— START DATA FOR THE TASK —

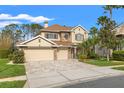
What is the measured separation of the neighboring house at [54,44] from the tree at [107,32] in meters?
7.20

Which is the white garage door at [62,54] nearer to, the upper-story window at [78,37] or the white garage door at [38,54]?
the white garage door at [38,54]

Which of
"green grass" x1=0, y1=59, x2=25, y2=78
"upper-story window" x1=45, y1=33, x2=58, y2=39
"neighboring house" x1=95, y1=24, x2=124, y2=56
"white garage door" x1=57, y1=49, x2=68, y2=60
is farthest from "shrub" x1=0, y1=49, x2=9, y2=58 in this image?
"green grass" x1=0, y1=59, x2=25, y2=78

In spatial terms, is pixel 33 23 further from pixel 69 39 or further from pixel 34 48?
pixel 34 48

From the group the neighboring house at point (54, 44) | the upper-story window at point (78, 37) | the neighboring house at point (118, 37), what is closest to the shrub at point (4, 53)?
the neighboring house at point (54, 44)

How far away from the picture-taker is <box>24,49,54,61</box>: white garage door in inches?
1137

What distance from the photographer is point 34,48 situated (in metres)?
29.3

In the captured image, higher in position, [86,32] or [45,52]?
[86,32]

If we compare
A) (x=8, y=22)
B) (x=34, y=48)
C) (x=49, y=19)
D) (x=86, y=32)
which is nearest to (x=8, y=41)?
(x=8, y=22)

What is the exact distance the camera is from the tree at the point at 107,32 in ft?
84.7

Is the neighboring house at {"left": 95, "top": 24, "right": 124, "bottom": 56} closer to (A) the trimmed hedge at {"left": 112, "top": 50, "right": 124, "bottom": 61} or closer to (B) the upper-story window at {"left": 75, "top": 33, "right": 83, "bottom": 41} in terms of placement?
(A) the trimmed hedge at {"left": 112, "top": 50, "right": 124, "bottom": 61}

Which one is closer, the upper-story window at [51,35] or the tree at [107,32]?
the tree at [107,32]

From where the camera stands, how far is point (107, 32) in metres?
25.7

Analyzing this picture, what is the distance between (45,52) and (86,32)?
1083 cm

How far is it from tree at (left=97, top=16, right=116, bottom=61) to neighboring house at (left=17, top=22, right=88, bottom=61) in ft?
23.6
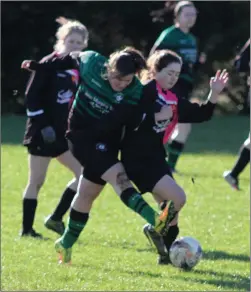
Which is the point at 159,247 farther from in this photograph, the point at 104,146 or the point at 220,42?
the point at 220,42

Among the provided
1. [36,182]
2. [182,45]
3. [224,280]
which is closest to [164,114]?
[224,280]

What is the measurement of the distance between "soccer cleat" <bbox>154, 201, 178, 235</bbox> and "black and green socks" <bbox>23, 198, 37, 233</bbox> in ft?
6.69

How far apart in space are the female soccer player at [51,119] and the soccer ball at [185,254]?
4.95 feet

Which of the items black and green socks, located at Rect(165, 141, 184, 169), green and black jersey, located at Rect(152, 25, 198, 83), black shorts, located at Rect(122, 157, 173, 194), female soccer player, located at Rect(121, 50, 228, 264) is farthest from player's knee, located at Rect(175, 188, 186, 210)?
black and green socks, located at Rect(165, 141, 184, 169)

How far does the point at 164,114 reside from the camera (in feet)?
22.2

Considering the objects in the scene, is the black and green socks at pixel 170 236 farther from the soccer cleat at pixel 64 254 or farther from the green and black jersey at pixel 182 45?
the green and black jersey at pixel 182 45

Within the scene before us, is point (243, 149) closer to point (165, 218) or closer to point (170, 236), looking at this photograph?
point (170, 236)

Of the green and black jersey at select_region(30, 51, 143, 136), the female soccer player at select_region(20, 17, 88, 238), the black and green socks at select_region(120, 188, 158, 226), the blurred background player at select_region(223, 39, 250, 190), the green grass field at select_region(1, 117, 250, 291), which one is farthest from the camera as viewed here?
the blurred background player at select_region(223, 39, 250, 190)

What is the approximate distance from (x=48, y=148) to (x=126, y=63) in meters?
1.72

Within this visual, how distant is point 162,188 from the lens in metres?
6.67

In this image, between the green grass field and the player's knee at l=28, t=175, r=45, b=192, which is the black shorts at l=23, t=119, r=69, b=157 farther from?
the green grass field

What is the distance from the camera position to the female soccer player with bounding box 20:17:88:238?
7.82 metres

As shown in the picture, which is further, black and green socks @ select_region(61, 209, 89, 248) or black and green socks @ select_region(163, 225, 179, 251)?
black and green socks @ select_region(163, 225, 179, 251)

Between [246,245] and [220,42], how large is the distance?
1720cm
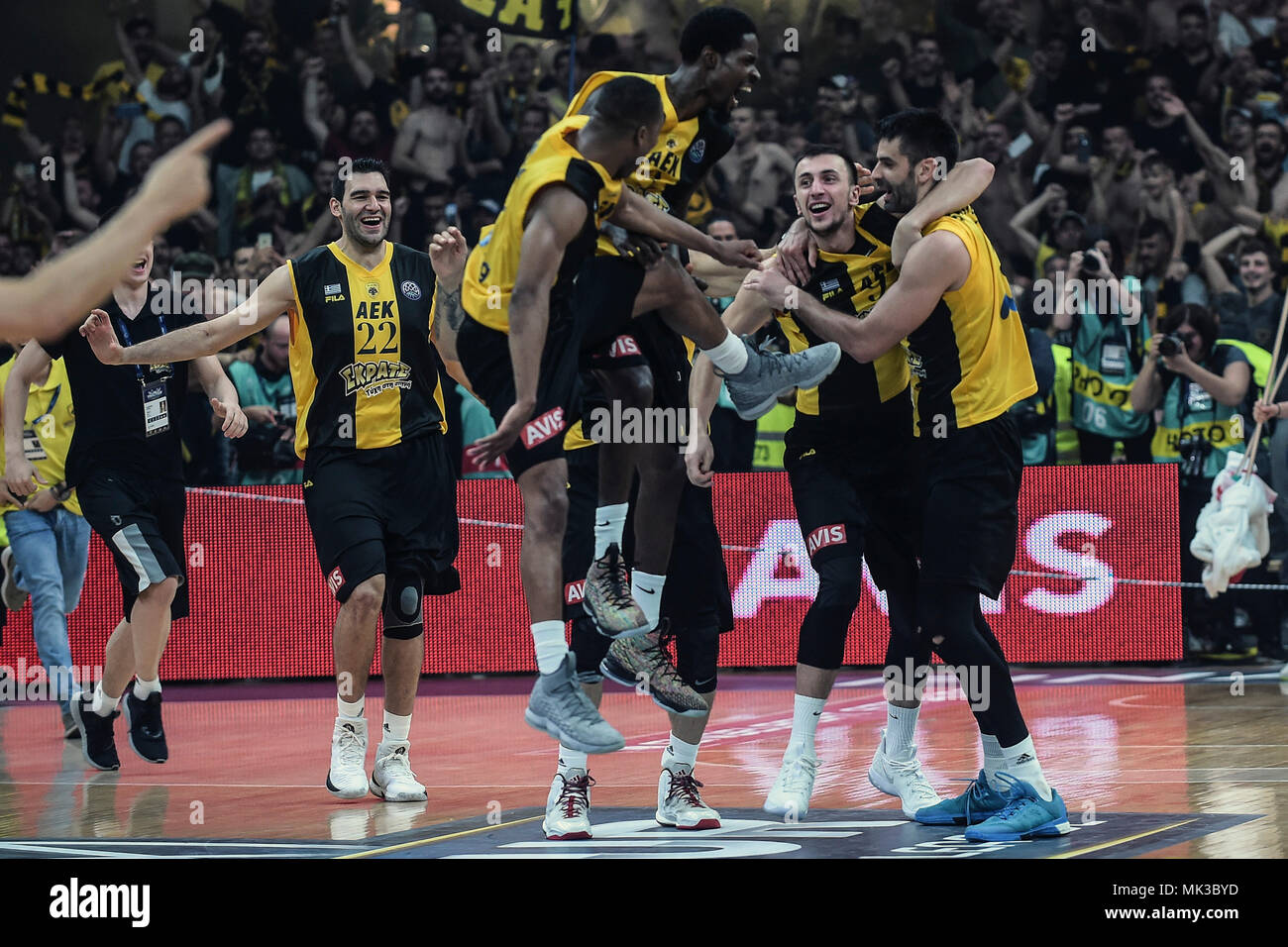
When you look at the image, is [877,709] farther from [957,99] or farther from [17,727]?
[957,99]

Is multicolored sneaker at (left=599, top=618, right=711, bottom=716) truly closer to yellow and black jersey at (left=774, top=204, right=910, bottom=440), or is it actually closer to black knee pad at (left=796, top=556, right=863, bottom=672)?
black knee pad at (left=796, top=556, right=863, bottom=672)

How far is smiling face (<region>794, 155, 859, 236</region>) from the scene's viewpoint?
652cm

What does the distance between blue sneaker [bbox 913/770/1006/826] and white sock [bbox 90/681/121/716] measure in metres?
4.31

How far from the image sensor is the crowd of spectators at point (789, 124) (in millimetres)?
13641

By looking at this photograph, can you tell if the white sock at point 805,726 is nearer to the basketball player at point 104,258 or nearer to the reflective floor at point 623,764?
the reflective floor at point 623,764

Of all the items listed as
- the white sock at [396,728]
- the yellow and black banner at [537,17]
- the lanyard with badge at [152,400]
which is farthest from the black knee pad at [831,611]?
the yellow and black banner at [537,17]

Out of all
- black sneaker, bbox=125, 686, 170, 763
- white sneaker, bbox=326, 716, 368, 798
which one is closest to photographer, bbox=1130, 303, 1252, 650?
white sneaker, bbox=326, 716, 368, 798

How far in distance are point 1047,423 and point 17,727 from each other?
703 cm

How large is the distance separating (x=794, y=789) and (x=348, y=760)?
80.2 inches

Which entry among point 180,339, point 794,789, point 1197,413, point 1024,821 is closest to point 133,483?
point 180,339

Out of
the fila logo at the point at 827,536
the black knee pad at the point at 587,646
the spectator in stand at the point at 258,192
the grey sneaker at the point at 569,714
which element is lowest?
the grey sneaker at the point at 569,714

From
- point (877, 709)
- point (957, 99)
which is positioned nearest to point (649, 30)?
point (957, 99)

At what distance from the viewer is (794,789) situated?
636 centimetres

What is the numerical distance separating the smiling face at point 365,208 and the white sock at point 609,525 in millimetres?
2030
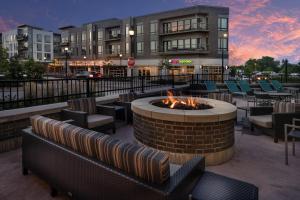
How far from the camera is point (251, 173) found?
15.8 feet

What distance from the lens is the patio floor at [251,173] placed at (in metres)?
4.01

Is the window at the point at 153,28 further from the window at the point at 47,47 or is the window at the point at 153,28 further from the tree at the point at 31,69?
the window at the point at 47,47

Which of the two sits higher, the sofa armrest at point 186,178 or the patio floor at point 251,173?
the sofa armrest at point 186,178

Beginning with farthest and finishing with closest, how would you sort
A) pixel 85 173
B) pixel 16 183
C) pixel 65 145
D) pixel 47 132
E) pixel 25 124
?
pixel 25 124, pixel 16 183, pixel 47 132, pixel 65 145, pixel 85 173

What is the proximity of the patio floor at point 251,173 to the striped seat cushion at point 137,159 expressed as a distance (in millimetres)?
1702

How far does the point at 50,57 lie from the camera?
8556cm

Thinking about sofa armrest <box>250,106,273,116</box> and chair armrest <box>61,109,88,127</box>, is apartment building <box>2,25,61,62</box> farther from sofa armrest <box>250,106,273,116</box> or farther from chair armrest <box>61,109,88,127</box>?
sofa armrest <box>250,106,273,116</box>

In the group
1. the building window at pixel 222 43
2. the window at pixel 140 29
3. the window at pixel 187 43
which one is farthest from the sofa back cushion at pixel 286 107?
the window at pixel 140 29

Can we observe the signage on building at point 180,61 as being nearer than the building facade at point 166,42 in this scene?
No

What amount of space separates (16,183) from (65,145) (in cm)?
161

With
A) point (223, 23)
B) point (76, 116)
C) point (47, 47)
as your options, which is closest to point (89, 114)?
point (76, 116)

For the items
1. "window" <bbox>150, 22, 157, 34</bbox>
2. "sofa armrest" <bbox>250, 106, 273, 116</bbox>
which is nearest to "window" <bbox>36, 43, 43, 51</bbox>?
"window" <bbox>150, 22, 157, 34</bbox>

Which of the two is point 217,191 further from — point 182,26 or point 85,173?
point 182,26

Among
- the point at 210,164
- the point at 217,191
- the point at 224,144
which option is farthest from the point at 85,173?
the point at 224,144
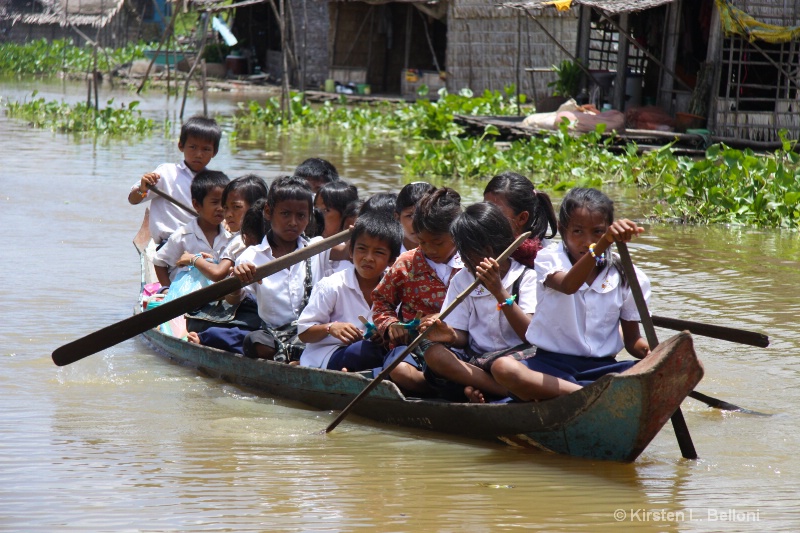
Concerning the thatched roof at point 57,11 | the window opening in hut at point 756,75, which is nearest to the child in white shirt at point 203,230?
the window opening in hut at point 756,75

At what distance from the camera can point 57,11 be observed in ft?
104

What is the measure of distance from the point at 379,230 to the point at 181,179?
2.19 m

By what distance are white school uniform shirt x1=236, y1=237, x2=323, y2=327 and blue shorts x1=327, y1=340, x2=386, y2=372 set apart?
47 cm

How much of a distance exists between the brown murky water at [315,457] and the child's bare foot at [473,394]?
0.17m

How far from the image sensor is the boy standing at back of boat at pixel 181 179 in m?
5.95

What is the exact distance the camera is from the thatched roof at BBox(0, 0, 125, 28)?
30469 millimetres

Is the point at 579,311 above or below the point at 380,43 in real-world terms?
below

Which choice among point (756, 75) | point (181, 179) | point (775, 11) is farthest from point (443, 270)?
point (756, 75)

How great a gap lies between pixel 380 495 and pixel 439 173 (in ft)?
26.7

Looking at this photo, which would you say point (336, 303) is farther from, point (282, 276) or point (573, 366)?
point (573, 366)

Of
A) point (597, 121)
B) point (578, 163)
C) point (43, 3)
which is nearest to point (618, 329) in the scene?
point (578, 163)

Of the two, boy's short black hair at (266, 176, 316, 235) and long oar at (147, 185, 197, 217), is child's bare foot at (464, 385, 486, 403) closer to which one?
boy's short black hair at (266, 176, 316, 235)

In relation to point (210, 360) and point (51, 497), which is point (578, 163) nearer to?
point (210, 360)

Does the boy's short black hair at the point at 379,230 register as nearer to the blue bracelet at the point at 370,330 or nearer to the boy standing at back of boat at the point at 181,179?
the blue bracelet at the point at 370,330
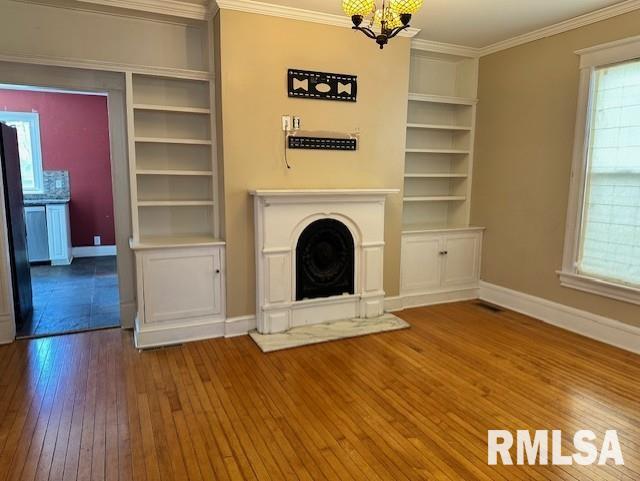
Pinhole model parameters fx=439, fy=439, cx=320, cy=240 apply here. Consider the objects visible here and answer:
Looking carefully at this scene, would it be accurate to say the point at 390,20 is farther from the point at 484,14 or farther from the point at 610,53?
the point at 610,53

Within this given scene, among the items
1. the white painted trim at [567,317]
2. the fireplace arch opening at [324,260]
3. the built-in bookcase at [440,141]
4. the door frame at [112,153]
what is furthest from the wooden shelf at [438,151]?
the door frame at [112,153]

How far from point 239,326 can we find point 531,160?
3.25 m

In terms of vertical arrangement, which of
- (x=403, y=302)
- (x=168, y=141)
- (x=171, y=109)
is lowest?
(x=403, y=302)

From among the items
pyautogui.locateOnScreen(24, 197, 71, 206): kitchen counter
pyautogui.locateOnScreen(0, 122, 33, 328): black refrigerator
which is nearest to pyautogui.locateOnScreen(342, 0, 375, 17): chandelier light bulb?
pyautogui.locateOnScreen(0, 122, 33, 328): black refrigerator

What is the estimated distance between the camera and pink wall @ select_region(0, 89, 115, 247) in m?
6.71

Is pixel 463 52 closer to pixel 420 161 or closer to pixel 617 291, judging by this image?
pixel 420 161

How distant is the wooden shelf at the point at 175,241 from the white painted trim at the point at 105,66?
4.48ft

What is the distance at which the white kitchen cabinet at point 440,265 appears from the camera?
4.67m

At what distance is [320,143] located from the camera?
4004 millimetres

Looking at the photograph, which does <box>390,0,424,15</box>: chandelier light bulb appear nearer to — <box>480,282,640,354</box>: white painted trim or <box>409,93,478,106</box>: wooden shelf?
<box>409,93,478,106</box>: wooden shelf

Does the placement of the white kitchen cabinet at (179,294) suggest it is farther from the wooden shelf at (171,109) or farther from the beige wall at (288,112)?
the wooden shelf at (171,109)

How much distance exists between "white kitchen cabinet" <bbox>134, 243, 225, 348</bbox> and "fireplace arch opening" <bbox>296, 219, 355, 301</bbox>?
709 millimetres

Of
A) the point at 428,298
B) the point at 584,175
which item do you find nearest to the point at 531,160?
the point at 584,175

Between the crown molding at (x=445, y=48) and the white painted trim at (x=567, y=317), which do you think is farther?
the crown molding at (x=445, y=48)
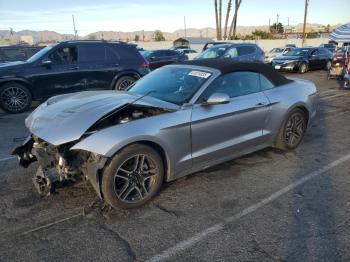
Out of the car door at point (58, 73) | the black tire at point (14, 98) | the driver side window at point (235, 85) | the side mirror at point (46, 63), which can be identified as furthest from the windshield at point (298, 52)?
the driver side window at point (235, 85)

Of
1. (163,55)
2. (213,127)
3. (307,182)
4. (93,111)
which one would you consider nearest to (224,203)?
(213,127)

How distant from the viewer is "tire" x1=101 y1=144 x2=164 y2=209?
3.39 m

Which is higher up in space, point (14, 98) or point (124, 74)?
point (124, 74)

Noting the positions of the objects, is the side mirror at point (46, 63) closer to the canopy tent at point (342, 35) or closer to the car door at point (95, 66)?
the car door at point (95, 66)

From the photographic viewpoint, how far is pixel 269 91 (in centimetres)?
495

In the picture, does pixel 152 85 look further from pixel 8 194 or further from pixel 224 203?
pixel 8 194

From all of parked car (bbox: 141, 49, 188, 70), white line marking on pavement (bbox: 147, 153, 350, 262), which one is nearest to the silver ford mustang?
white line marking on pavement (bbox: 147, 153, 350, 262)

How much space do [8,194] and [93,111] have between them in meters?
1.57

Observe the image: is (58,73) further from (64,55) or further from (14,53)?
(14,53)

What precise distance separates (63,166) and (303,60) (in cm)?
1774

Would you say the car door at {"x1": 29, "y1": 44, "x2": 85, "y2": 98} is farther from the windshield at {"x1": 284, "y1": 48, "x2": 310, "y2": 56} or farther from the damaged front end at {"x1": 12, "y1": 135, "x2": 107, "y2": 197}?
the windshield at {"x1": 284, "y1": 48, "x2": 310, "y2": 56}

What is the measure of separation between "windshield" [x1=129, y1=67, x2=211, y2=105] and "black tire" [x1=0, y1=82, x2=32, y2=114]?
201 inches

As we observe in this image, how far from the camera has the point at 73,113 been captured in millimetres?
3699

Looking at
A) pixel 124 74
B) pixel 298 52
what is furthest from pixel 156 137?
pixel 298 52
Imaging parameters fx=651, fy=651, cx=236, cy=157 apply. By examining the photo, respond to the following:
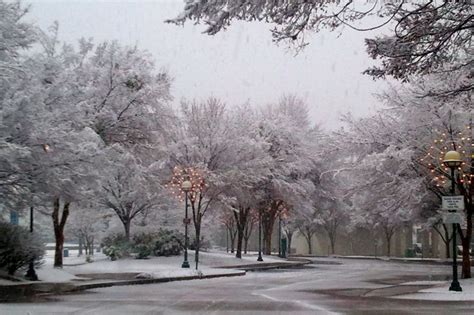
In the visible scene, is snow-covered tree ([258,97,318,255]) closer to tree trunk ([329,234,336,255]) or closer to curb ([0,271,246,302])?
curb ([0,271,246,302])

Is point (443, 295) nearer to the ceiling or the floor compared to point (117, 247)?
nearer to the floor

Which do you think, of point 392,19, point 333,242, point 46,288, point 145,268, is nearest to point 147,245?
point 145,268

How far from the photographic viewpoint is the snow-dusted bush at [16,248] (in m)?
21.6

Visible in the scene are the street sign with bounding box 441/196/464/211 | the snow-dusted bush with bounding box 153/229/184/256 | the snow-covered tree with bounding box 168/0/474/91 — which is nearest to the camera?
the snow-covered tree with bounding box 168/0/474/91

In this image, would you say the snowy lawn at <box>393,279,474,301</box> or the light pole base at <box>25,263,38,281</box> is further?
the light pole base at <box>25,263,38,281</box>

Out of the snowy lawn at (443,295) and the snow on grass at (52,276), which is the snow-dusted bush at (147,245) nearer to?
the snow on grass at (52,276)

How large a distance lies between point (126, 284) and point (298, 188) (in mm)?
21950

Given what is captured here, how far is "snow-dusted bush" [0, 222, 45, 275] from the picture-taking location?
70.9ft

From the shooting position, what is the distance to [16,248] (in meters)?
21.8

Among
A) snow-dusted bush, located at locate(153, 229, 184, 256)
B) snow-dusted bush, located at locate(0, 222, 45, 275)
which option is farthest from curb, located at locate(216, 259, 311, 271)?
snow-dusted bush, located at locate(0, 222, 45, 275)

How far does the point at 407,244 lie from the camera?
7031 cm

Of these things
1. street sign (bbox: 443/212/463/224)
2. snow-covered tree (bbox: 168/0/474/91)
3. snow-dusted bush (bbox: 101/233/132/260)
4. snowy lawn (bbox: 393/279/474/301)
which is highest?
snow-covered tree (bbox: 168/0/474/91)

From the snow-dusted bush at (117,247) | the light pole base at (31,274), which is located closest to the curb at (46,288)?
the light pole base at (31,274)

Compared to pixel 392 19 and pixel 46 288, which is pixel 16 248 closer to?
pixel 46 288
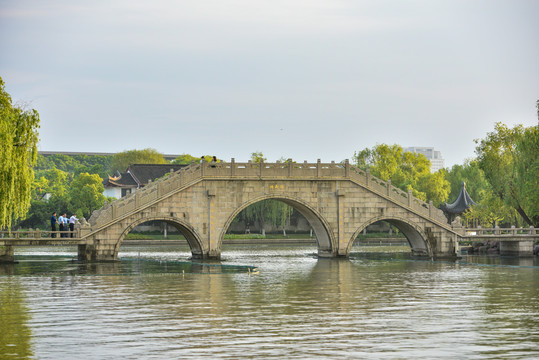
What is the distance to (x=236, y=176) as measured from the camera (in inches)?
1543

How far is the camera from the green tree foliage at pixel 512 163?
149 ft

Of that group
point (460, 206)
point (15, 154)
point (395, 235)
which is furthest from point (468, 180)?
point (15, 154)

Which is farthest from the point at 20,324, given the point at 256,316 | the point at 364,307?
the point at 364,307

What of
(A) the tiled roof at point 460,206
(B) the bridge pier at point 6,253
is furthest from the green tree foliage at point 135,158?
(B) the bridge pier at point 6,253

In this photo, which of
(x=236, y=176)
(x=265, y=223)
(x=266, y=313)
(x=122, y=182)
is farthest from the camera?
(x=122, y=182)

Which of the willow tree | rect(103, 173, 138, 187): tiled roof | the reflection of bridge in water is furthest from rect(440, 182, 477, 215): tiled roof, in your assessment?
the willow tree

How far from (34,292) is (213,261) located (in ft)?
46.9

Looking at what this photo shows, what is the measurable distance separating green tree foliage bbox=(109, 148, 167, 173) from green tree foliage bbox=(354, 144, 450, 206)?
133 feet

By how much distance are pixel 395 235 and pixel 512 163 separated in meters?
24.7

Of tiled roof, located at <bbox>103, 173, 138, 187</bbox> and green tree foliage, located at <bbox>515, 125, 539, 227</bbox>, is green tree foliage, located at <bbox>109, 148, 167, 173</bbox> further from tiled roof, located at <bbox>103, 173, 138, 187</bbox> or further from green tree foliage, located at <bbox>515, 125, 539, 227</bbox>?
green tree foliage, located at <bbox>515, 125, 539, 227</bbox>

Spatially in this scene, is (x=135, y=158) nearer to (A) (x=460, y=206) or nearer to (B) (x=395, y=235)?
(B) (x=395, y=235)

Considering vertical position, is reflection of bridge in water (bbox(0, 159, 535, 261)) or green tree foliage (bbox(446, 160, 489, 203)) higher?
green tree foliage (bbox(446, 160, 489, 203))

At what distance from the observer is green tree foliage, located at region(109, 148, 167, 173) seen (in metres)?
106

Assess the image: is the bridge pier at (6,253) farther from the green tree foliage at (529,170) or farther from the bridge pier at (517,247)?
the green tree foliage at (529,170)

— END DATA FOR THE TASK —

WORK REQUIRED:
Include both ends. Return the line holding "How far from (34,292)" and all lines after it in the records above, exactly as written.

REPLY TO THE TASK:
How far from (34,292) is (213,261) located (in ft)?
46.9

Looking at what this photo shows, what is the measurable distance separating green tree foliage bbox=(109, 148, 167, 173) from green tree foliage bbox=(354, 144, 450, 206)?
133 feet

By how much distance are pixel 395 235 and pixel 512 163 separated in meters?
24.7

Of tiled roof, located at <bbox>103, 173, 138, 187</bbox> and green tree foliage, located at <bbox>515, 125, 539, 227</bbox>, is green tree foliage, located at <bbox>109, 148, 167, 173</bbox> further from tiled roof, located at <bbox>103, 173, 138, 187</bbox> or further from green tree foliage, located at <bbox>515, 125, 539, 227</bbox>?
green tree foliage, located at <bbox>515, 125, 539, 227</bbox>

Spatially in this scene, is (x=135, y=158) nearer to (A) (x=460, y=206) or nearer to (B) (x=395, y=235)?
(B) (x=395, y=235)

Considering vertical position, is reflection of bridge in water (bbox(0, 159, 535, 261)) or green tree foliage (bbox(446, 160, 489, 203)) higher?
green tree foliage (bbox(446, 160, 489, 203))

At what distance from the observer is green tree foliage, located at region(109, 148, 167, 173) seen (in metres)?
106

Assess the image: is the bridge pier at (6,253) farther from the green tree foliage at (529,170) or farther from the bridge pier at (517,247)?
the green tree foliage at (529,170)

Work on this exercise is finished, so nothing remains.